Sigh . It's not AI; it's a machine learning algorithm. Nevertheless, this is the right use of the technology. Machine learning is all about finding correlations in big data, and this is a good example of that.

[–] ranandtoldthat@beehaw.org 6 points 1 day ago (1 children)

ML is AI. It's not generative AI like LLMs, but it is AI.

[–] mereo@piefed.ca 2 points 20 hours ago (2 children)

It's not AI. LLMs are not intelligent, they do not think. It's only a marketing term.

[–] t3rmit3@beehaw.org 1 points 3 hours ago* (last edited 3 hours ago)

How precisely does human thought operate that is distinct from pattern-recognition, inference, and pattern output? I ask this rhetorically, because we don't actually have a proven model of how our own intelligence functions.

I agree that obviously neural networks are not AGI (which requires consciousness), but I think the visceral "this isn't intelligence" reactions I see tend to be more about the belief that human intelligence is special or unique. We know now that humans aren't really that distinct from other animals in our ability to think, even ones that we would normally assume are "reaction-driven" like insects.

Unless we can prove that we ourselves are not just really really complex calculators that do pattern-matching, inference, and reproduction, we can't actually assert that machine learning is not a rudimentary version of intelligence.

[–] LukeZaz@beehaw.org 4 points 18 hours ago (1 children)

Are you commenting on AI as we knew it before LLMs entered the picture, or AI as companies refer to it today? Between your comments, I can't tell.

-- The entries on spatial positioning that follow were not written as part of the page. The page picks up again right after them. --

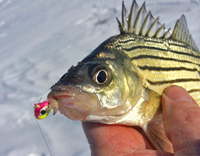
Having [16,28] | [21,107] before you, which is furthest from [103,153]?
[16,28]

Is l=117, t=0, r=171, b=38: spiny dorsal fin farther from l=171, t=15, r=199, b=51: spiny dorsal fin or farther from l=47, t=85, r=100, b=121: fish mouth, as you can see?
l=47, t=85, r=100, b=121: fish mouth

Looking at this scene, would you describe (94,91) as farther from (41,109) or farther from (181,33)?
(181,33)

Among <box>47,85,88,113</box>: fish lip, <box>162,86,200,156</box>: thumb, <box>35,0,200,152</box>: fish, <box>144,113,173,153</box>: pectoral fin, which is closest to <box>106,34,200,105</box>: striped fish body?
<box>35,0,200,152</box>: fish

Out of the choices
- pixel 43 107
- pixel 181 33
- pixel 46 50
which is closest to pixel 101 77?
pixel 43 107

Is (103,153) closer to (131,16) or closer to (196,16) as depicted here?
(131,16)

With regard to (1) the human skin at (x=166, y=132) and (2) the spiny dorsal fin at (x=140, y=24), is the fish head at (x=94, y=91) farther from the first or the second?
(2) the spiny dorsal fin at (x=140, y=24)

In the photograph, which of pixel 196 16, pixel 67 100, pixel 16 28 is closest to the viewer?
pixel 67 100

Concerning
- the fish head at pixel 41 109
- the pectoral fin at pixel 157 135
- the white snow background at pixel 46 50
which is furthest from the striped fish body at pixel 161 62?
the white snow background at pixel 46 50
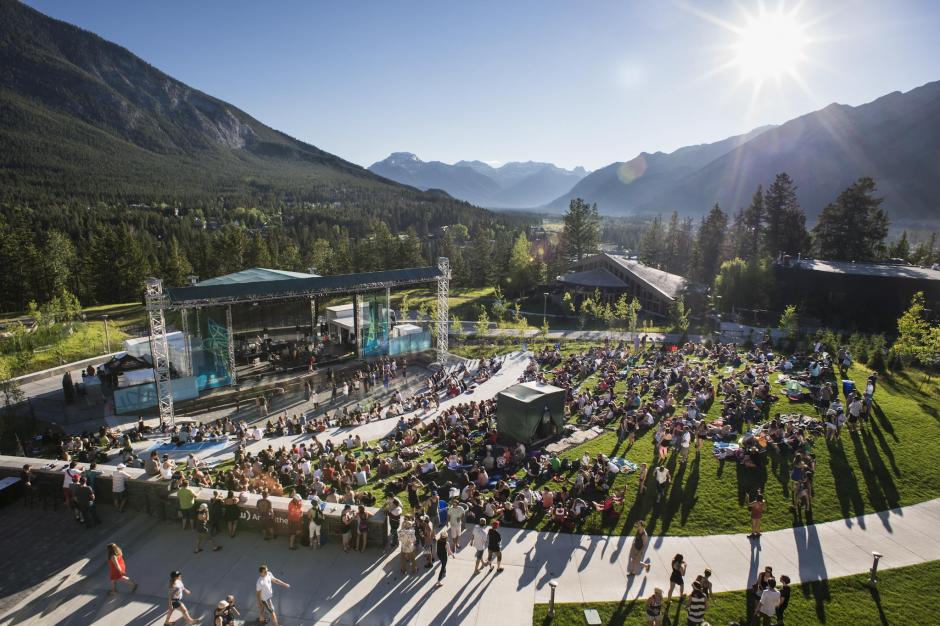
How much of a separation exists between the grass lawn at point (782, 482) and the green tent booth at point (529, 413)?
1329 mm

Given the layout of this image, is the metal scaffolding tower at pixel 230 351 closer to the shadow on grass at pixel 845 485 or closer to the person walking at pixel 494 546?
the person walking at pixel 494 546

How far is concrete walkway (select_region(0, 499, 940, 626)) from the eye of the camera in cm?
832

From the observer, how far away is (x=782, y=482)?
12391 millimetres

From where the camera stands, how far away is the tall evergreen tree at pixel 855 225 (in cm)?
4722

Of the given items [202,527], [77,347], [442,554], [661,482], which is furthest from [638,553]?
[77,347]

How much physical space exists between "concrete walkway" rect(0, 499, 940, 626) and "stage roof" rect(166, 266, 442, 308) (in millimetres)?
10795

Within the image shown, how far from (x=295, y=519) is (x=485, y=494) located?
4.82 m

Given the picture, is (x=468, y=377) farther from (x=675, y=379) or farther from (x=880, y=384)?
(x=880, y=384)

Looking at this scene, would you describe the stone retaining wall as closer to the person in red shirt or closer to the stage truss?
the person in red shirt

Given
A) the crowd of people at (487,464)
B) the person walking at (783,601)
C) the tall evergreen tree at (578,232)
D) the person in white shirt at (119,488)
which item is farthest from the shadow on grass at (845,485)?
the tall evergreen tree at (578,232)

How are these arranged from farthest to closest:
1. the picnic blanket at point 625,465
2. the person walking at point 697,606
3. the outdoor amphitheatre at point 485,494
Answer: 1. the picnic blanket at point 625,465
2. the outdoor amphitheatre at point 485,494
3. the person walking at point 697,606

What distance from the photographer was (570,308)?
46938mm

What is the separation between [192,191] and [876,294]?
548 feet

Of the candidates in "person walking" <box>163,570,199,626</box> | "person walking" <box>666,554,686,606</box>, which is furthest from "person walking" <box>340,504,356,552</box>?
"person walking" <box>666,554,686,606</box>
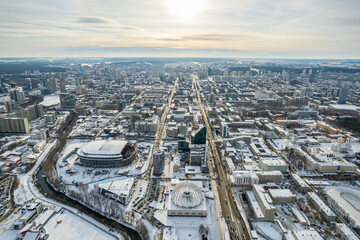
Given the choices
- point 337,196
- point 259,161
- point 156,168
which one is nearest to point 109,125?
point 156,168

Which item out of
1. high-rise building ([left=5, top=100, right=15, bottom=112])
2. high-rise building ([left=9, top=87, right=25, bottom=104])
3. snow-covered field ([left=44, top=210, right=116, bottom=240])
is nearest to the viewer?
snow-covered field ([left=44, top=210, right=116, bottom=240])

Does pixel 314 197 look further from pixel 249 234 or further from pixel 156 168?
pixel 156 168

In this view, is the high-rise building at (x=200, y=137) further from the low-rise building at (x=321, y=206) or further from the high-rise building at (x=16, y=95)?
the high-rise building at (x=16, y=95)

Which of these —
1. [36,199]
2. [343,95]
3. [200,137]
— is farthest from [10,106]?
[343,95]

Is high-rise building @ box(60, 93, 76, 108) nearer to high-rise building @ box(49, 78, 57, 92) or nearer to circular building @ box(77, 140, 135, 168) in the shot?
high-rise building @ box(49, 78, 57, 92)

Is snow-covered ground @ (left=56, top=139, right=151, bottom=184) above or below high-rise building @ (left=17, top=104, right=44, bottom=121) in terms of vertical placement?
below

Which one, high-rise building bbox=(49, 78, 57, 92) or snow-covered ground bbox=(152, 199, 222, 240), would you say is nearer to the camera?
snow-covered ground bbox=(152, 199, 222, 240)

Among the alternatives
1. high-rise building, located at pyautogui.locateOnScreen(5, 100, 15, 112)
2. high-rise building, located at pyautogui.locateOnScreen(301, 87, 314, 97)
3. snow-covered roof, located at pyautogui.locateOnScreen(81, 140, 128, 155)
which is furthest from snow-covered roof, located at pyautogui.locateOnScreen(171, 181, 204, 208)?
high-rise building, located at pyautogui.locateOnScreen(301, 87, 314, 97)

Personally, I'd argue that ML qualifies as AI if we're using the former definition, but not if we're using the latter, if only because the latter is a horrifically useless corporate buzzword that has no place in any sane human lexicon.

[–] TehPers@beehaw.org 2 points 17 hours ago (1 children)

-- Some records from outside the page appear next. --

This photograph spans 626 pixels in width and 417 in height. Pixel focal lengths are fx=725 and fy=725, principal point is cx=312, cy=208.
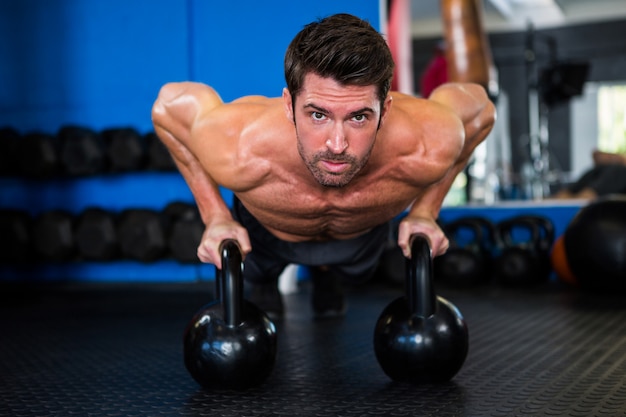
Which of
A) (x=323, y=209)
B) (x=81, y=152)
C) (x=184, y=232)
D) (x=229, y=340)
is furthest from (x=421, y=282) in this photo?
(x=81, y=152)

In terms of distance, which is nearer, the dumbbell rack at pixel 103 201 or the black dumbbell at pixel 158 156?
the black dumbbell at pixel 158 156

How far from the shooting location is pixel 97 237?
3547 mm

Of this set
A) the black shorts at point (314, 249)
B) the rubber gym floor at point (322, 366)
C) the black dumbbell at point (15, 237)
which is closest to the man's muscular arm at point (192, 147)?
the black shorts at point (314, 249)

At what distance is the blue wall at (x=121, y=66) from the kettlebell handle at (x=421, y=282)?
2.13 meters

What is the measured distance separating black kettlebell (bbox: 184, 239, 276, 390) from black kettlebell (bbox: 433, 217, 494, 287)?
6.69 ft

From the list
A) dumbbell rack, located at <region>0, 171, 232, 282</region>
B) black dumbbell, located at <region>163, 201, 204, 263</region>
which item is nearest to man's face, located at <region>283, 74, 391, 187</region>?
black dumbbell, located at <region>163, 201, 204, 263</region>

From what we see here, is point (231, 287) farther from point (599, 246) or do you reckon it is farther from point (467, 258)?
point (467, 258)

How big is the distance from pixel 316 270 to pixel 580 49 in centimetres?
766

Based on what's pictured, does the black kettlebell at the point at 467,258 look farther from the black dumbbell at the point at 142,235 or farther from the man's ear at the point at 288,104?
the man's ear at the point at 288,104

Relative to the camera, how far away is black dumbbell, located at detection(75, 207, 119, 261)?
3.55 m

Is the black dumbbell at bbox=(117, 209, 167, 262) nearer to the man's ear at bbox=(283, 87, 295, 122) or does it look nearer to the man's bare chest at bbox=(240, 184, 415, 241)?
the man's bare chest at bbox=(240, 184, 415, 241)

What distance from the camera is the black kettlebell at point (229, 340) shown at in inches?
55.7

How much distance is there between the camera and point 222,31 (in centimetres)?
354

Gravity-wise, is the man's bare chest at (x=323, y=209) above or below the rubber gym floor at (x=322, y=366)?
above
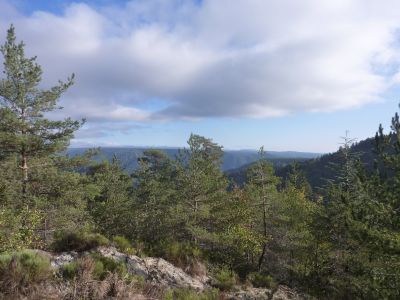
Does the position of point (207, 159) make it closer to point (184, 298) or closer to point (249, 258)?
point (249, 258)

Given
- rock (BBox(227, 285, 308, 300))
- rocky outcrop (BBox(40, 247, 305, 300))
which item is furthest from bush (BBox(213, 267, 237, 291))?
rock (BBox(227, 285, 308, 300))

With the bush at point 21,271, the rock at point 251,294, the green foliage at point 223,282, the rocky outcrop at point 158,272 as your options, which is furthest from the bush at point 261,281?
the bush at point 21,271

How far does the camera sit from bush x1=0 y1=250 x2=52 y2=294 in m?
8.13

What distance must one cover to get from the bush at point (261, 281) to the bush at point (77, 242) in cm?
964

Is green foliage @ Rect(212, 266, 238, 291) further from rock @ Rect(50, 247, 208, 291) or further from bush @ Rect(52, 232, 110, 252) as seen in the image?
bush @ Rect(52, 232, 110, 252)

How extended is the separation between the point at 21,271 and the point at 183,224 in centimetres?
1757

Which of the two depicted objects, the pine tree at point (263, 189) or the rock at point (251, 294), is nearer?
the rock at point (251, 294)

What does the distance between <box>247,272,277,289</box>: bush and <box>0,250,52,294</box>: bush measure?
14198 millimetres

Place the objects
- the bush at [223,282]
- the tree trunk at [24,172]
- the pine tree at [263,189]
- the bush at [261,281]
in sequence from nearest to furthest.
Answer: the bush at [223,282]
the tree trunk at [24,172]
the bush at [261,281]
the pine tree at [263,189]

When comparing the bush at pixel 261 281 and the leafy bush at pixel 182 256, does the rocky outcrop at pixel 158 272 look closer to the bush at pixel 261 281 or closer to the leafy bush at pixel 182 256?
the leafy bush at pixel 182 256

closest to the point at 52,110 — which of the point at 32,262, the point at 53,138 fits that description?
the point at 53,138

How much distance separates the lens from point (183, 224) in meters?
25.7

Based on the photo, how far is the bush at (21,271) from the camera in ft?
26.7

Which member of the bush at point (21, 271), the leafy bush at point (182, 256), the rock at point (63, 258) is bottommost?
the leafy bush at point (182, 256)
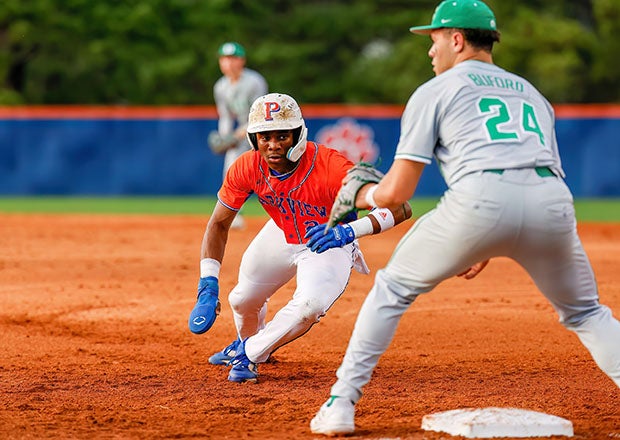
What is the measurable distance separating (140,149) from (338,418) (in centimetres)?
1643

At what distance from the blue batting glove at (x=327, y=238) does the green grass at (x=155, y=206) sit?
1137cm

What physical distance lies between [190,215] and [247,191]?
37.0 feet

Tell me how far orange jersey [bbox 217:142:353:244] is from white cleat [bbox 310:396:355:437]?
5.79 feet

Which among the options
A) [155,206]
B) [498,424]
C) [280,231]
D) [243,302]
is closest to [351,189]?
[498,424]

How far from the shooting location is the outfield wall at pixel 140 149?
2058 centimetres

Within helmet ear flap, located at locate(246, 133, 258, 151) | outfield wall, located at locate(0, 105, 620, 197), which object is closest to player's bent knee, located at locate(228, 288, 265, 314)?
helmet ear flap, located at locate(246, 133, 258, 151)

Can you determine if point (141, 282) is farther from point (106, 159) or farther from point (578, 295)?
point (106, 159)

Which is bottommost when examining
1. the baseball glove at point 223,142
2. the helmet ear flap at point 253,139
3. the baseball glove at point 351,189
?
the baseball glove at point 223,142

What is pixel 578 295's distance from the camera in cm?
497

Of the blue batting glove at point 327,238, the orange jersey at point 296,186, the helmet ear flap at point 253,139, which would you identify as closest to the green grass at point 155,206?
the orange jersey at point 296,186

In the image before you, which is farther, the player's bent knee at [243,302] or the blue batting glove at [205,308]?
the player's bent knee at [243,302]

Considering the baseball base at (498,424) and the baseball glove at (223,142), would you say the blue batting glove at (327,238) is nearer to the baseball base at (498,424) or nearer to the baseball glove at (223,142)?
the baseball base at (498,424)

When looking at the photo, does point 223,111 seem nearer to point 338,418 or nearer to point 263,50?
point 338,418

I think their point is that there's no intelligence here. It's a bunch of matrix multiplication, functions being executed against elements of vectors and matrices, convolutions, etc. All of it is math.

"AI" is a meaningless term. With prior definitions of AI, an implementation of Dijkstra's algorithm could be considered AI.

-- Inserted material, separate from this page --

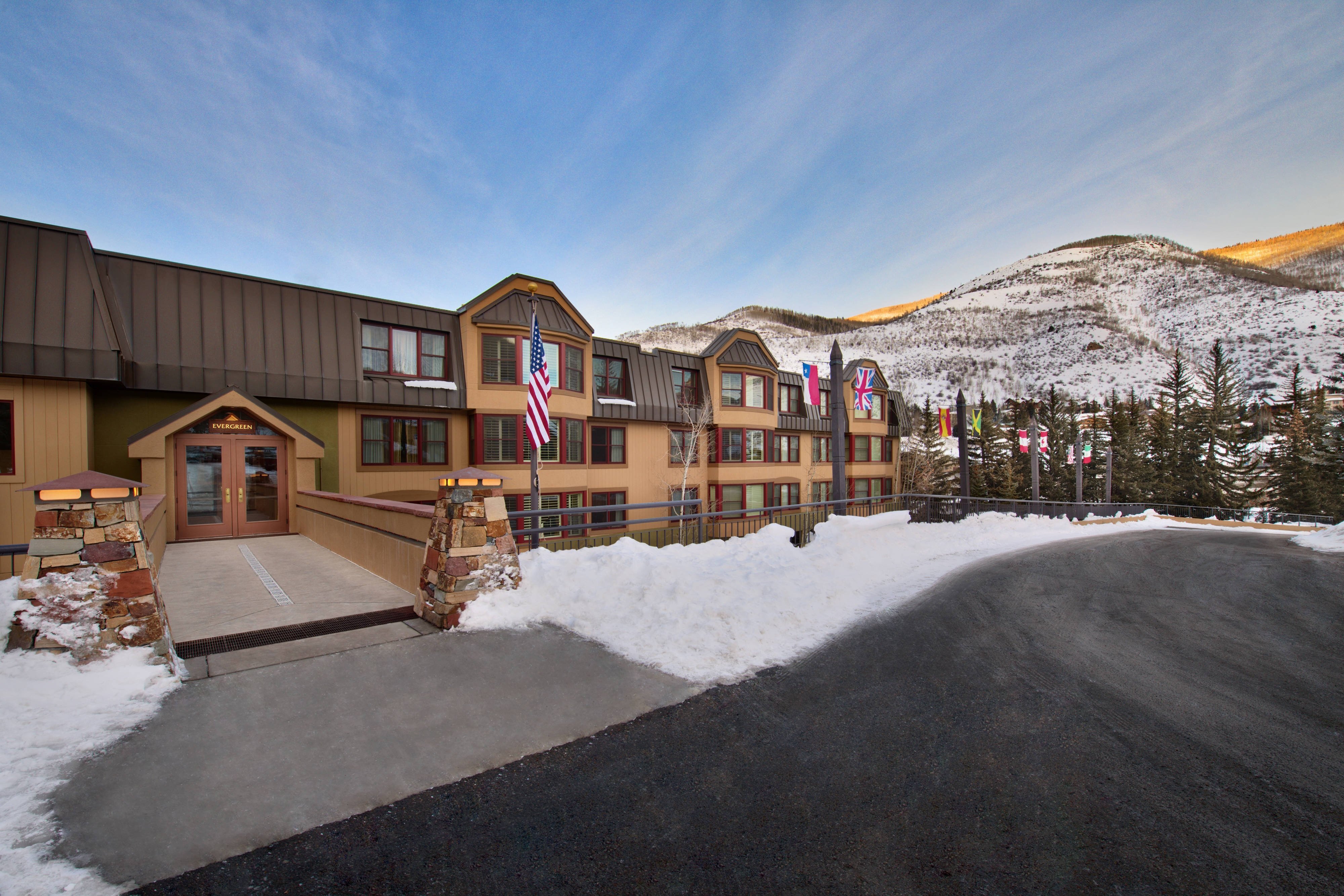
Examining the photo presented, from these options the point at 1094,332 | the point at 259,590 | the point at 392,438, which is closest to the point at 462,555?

[–] LukeZaz@beehaw.org 3 points 13 hours ago* (last edited 13 hours ago)

Artificial intelligence as a term has had decades of use in videogames as a word to describe many different imitations and appearances of intelligence, as well as the many stepping stones on the long road toward intelligence. Claiming it was a meaningless term is doing a disservice to history. And something being math doesn't make it any less real, else our own intelligence would be questionable; after all, sufficiently complicated math can represent our own brains, too.

I weep for what chatbots have done to the image of this field.